You wouldn’t want to give a good rating to politically unpopular companies or those engaged in controversial practices that could make the government look bad. As for the value of the investment, that’s for somebody else to worry about.

In showing how little this legislation is understood by the senators debating it, some members like Republican Roger Wicker of Mississippi and Democrat Patty Murray of Washington, voted for the Franken amendment and then, in the next vote, a measure from George LeMieux of Florida that cannot coexist with Franken’s.

While Franken would make the government the broker for bond ratings, LeMieux would bar the government from offering any seal of approval for bond rating house.

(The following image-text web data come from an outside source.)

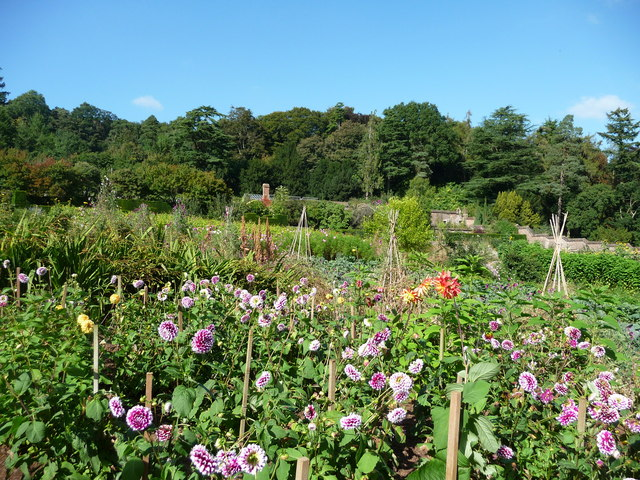 Mid Devon : Knightshayes Court, Flora in the Allotment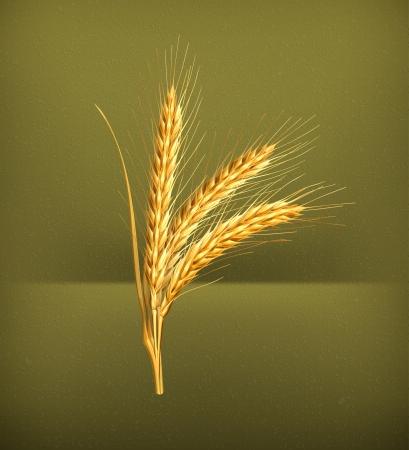 bran: Ears of wheat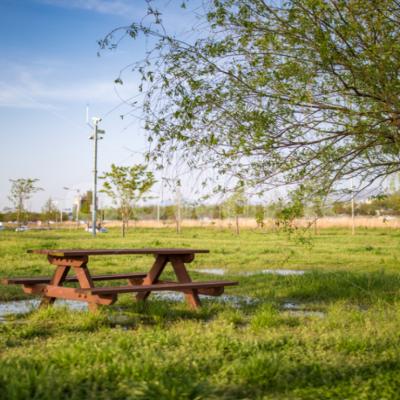 공원 테이블 자연 나무 풀 식물 야외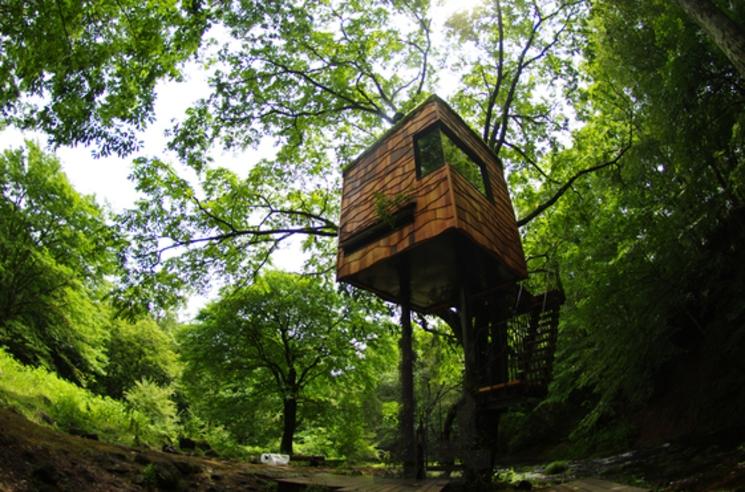 Casas en los árboles por Takashi Kobayashi
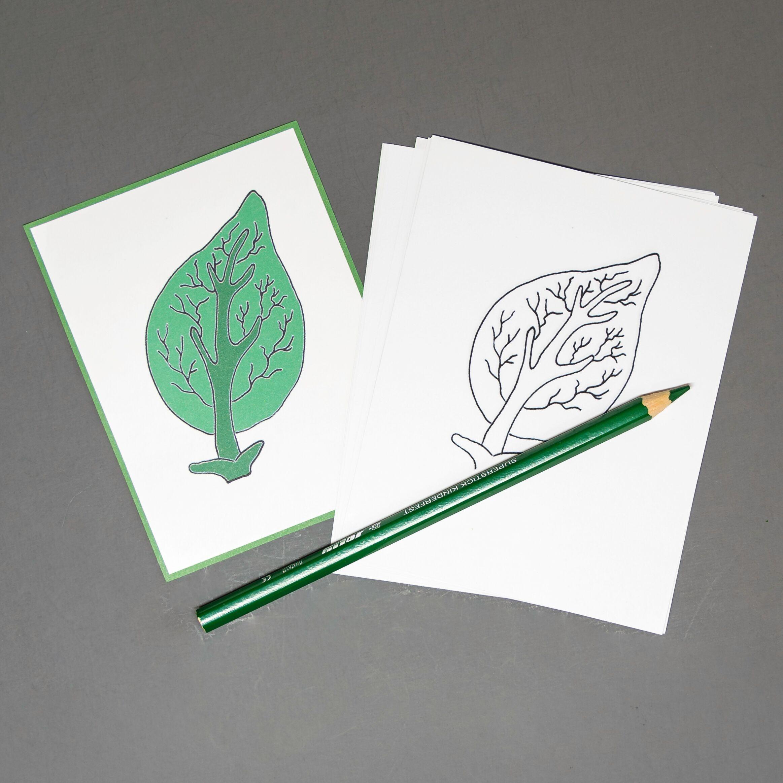 Chinese (Mandarin) Leaf Coloring Sheet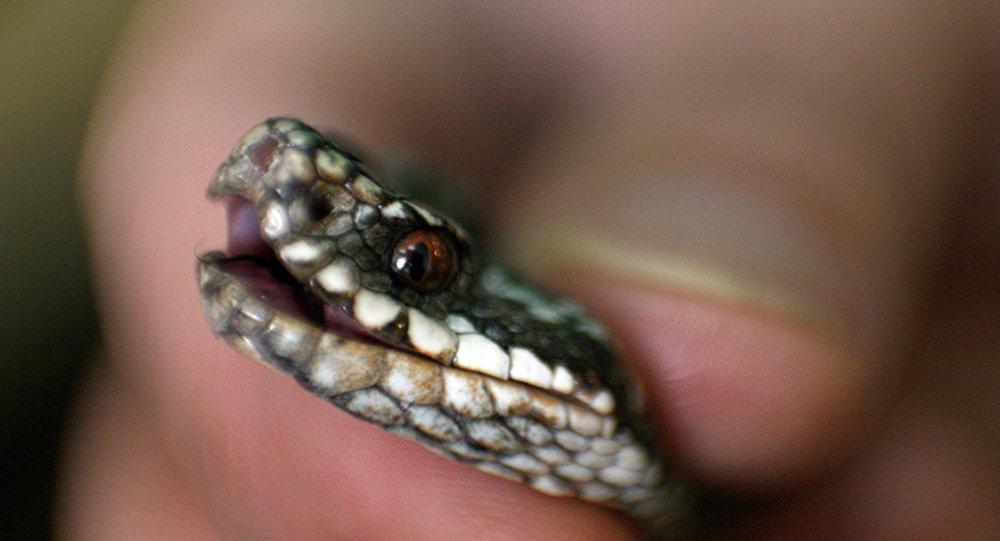 Le serpent le plus mignon du monde
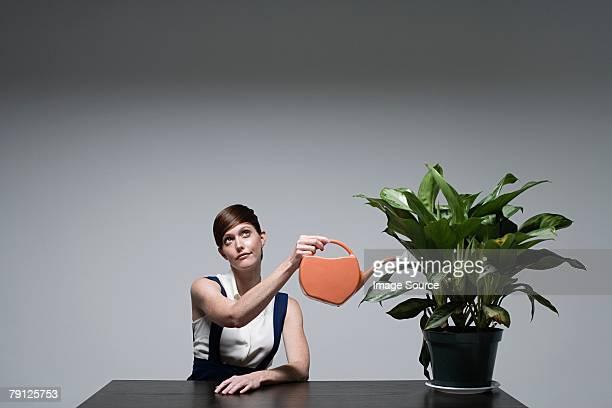 Une femme d'affaires arroser une plante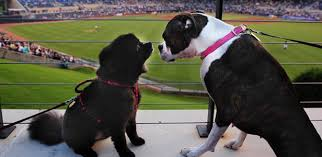 bark in the park durham bulls tickets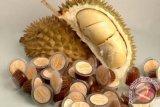 Petani HKM santong berminat produksi dodol durian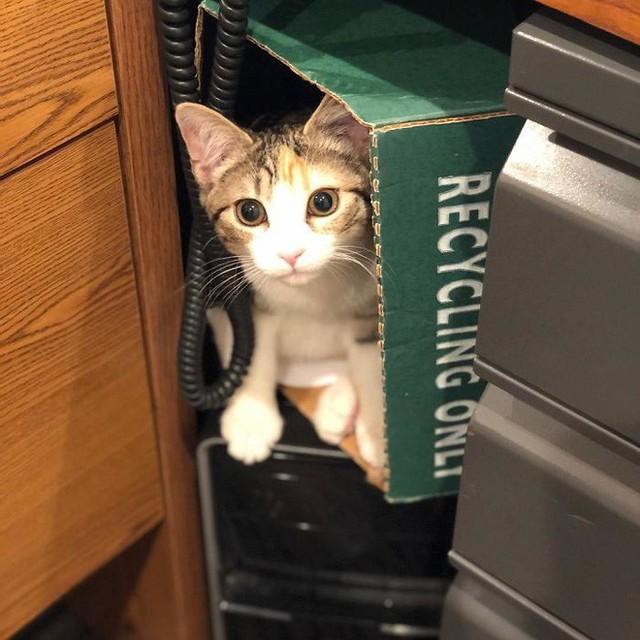 Công ty thuê hai chú mèo đáng yêu để giúp lập trình viên bớt căng thẳng, tăng cường tinh thần làm việc - Ảnh 3.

Writers Tom Braithwaite and Aline van Duyn explain:

A separate amendment to remove a federal ‘seal of approval’ given to rating agencies was also approved. George LeMieux, a Republican from Florida, who authored the change, said: ‘There is a handful of federally-approved rating agencies that gave their top marks to some of the worst investments.’

Mr LeMieux added: ‘Removing their federal endorsement will end the dangerous over-reliance on these ratings and allow sound measures of risk to re-emerge in the marketplace-giving investors confidence an investment’s true risk is known.’

 

Washington Post — Customs chief neglected to file forms on household workers

How broken is our immigation system? It’s so broken that the guy who is running border security can’t figure it out.

Take it away Ed O’Keefe:

“Customs and Border Protection Commissioner Alan D. Bersin said Thursday he didn’t know he’s required by law to file paperwork verifying that his household employees were authorized to work in the United States. …

According to a memo by the Senate Finance Committee, Bersin has employed 10 household employees since 1993 and failed to complete I-9 forms for all of them. The I-9 form is issued by U.S. Citizenship and Immigration Services, which shares immigration enforcement responsibilities with CBP and Immigration and Customs Enforcement.

President Obama nominated Bersin in September and issued a recess appointment for him and 14 other nominees in March. Obama said all of the nominees would remain in the Senate for confirmation.”